According to a TechCrunch report published last week, search engine giant Google was 80 per cent likely to buy out Yelp, a popular business review site located in the US for at least $550 million.
However, new reports suggest that the acquisition bid, if there even was one, has gone bad for Google as Jeremy Stoppleman, CEO of Yelp, reportedly turned down Google’s offer over the weekend.
Yelp is a local search and business review site that allows its members to search for local businesses in their area and lets them to post reviews about businesses listed on the site.
It has enjoyed immense popularity in San Francisco along with other metropolitan cities like Boston, Chicago, New York and Los Angeles and managed to make its way in the top 100 websites in the US.
A ComScore report had pegged the website’s monthly unique visitors to be around 9 million but the website has claimed that the actual number is closer to 25 million unique visitors.

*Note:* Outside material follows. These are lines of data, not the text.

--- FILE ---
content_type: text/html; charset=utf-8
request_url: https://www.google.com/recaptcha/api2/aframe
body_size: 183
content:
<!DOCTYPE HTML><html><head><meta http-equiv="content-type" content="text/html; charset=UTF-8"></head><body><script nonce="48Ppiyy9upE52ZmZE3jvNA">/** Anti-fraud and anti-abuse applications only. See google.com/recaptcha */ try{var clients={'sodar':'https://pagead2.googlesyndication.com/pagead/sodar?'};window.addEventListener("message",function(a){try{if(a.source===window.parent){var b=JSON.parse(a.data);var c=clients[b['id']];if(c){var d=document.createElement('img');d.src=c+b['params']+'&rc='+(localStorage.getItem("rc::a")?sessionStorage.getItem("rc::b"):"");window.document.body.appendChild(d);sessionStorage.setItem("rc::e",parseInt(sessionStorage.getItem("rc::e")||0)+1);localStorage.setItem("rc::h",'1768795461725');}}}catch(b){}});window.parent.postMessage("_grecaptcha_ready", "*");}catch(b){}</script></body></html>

TechCrunch, which reported the fall out, failed to state a reason as to why Yelp CEO Jeremy Stoppleman walked away from half a billion dollars as both the companies refrained from commenting to the media.
If the deal had gone through, it would have allowed Google to penetrate the local search and advertising market in which Yelp has had tremendous success.
But it might just be a matter of time before Google invade Yelp's turf. Google might turn its sight on other competitors to yelp including Citysearch, Insider Pages and many others. Our money though is on UK-based Qype although the search giant might decide to do it alone.